• 課題 a: 下に続くエントリを、先頭の行から「15L94 17L96 18H99L100」を含む行まで、両端の行も含めてそのまま書き写せ。

• 原文:
____

藤原伊周は、平安時代中期の高級貴族で、父で内大臣関白の地位にあった藤原道隆の時代には日本一の繁栄を謳歌していた一族でした。しかし、道隆は強引な政治が多く、宮廷に多くの敵を造り、それが原因で道隆没後、藤原伊周は急速に没落していく事になります。
この記事の目次
藤原伊周の生涯とその影響力
藤原伊周は、平安時代中期の高級貴族で、関白内大臣、藤原道隆の嫡男として誕生しました。父道隆の政治的な思惑により、伊周の出世は急速で21歳の若さで朝廷のナンバー3である内大臣に昇進しますが、この時に多くの年長貴族を追い越した事で激しい恨みを買う事になります。長徳元年(995年)危篤になった道隆は弱冠22歳の伊周に関白の地位を譲りたいと一条天皇に願い出ますが、天皇は若年を理由にこれを拒否し内覧(天皇への上奏文を確認するポスト)の地位のみに留めます。
道隆が没すると叔父の藤原道兼が関白に就任しますが僅か七日で病死します。こうして関白の地位は伊周と叔父の藤原道長の間で争われますが、一条天皇の生母、東三条院の庇護を受け、貴族の指示を取りまとめた道長は伊周を差し置いて内覧に就任。伊周は権力の座から滑り落ちました。その頃、伊周は愛人を花山法皇に奪われたと勘違いして、弟の隆家が法皇に矢を射かけ、従者を殺害させる長徳の変を引き起こし、九州へ左遷されました。

____

• 課題 b: 原文によると、伊周が21歳で昇進した地位は何か。

• 課題資料:
____

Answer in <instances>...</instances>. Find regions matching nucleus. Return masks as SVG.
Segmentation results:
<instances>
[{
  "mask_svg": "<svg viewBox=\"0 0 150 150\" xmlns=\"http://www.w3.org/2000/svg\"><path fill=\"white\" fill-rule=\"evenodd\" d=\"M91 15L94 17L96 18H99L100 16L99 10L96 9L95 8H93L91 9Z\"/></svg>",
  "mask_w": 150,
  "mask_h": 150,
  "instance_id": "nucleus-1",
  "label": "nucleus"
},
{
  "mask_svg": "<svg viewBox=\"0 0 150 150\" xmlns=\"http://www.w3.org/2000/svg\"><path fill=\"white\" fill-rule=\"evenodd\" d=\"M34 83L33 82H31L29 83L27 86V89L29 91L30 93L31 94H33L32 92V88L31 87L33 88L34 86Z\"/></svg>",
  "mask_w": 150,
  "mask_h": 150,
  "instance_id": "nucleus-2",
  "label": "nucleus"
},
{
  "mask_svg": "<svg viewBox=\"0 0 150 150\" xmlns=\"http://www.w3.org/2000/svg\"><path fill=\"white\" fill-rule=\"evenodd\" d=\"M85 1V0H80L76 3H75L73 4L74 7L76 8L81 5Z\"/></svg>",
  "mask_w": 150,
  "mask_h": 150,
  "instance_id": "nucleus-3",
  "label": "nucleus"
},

____

• 解答 a:
Answer in <instances>...</instances>. Find regions matching nucleus. Return masks as SVG.
Segmentation results:
<instances>
[{
  "mask_svg": "<svg viewBox=\"0 0 150 150\" xmlns=\"http://www.w3.org/2000/svg\"><path fill=\"white\" fill-rule=\"evenodd\" d=\"M91 15L94 17L96 18H99L100 16L99 10L96 9L95 8H93L91 9Z\"/></svg>",

• 解答 b: 朝廷のナンバー3である内大臣。